Только надо сделать одно отступление перед тем, как перейти к революционным событиям.
Повторюсь: наверняка в другой, мирной Российской империи первой четверти двадцатого века я выбрал бы другую профессию. Я стал бы писателем. Работая, занимаясь делами подпольного студенческого кружка, изучая народовольческую литературу, которой я в ту пору увлекся (особенно покорила меня грандиозная фигура Андрея Желябова), я сделал первые, пусть робкие шаги на литературном поприще: по ночам писал стихи. Мне удалось опубликовать несколько стихотворений в журнале «Колосья», в детской газете «Гудок» и одно даже в еженедельнике «Одесский листок», самым популярном издании города. Короткие, правда, стихотворения. Но ведь дело не в количестве строк, верно? Впрочем, судите сами:
И в некий Час, Когда за мной Слетит на Землю Ангел Смерти, Я вздрогну от его: «Поверьте, Пора домой».
…Итак, грянула Февральская революция 1917 года.
Мне семнадцать лет. Я агитатор первого Совета рабочих депутатов: «Товарищи рабочие (биндюжники, рыбаки, матросы, железнодорожники…)! Все, как один, в революционные ряды бойцов за всемирное братство людей труда! Смерть капиталистам-эксплуататорам!»
И тут неожиданное известие из местечка Сосница Черниговской губернии: умер мой дед по отцовской линии и оставил своему любимому внуку, то есть мне, наследство — триста рублей.

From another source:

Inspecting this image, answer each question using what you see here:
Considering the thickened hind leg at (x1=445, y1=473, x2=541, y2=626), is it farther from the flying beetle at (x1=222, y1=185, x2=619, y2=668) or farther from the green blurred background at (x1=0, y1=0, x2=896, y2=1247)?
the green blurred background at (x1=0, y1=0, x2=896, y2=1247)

Состояние! Еду в Сосницу, бросив все революционные дела. Не еду — пробираюсь: поезда ходят нерегулярно или совсем не ходят, кругом шныряют банды всех оттенков — зеленые, красные, Маруськи-Грешницы, Борьки-Костолома; грабежи, убийства, горят барские усадьбы…

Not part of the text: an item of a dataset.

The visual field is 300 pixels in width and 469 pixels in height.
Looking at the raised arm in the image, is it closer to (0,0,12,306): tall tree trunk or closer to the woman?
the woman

Все-таки добираюсь до Сосницы, получаю дедово наследство, которое, однако, изрядно обесценилось, — буквально все цены подскочили в несколько сотен раз. Тогда я впервые услышал это слово: инфляция.
Одесса далеко — не доберусь. Поближе — Харьков.
Туда и подался. Мама моя родная! Что же творится во второй столице той самой Украины, которая, оказывается, жаждет самостийности! И об этом кричат все местные газеты. Что интересно: и по-украински, и по-русски. Содом, конец света. Нет, не буду описывать революционный Харьков — нет нужных слов: их еще не придумали люди. И как бы сказала моя мама — кушать хочется.
Ищу работу. Нахожу: я — конторский мальчик, то есть на побегушках в Торговом доме Гольдмана и Чапко. Миска супа и кусок хлеба обеспечены. И жилье: в конторе есть чуланчик, в нем тюки со старыми бухгалтерскими книгами, на них мешок с прошлогодней соломой: сплю в обществе мышей, но хоть тепло — май. А вы знаете, что такое май на Украине? Нет, вы не знаете… Дописывайте сами в стиле Николая Васильевича Гоголя. Ладно… но что же дальше?
И тут находят меня, представьте себе, местные эсеры, соратники по классовой борьбе. Как находят? Кто сказал? Загадка. До сих пор загадка с явным привкусом мистики и чертовщины. Нашли — и сразу в дело: оказывается, грядут выборы в Учредительное собрание и надо агитировать за наших кандидатов, прежде всего среди крестьянских масс, интересы которых, к немалому моему (следствие политического невежества) удивлению, выражает наша партия… Совершенно нетронутый, девственный пласт народной жизни — в смысле пробуждения революционного сознания. И будить его надо не где-нибудь, а во глубине России.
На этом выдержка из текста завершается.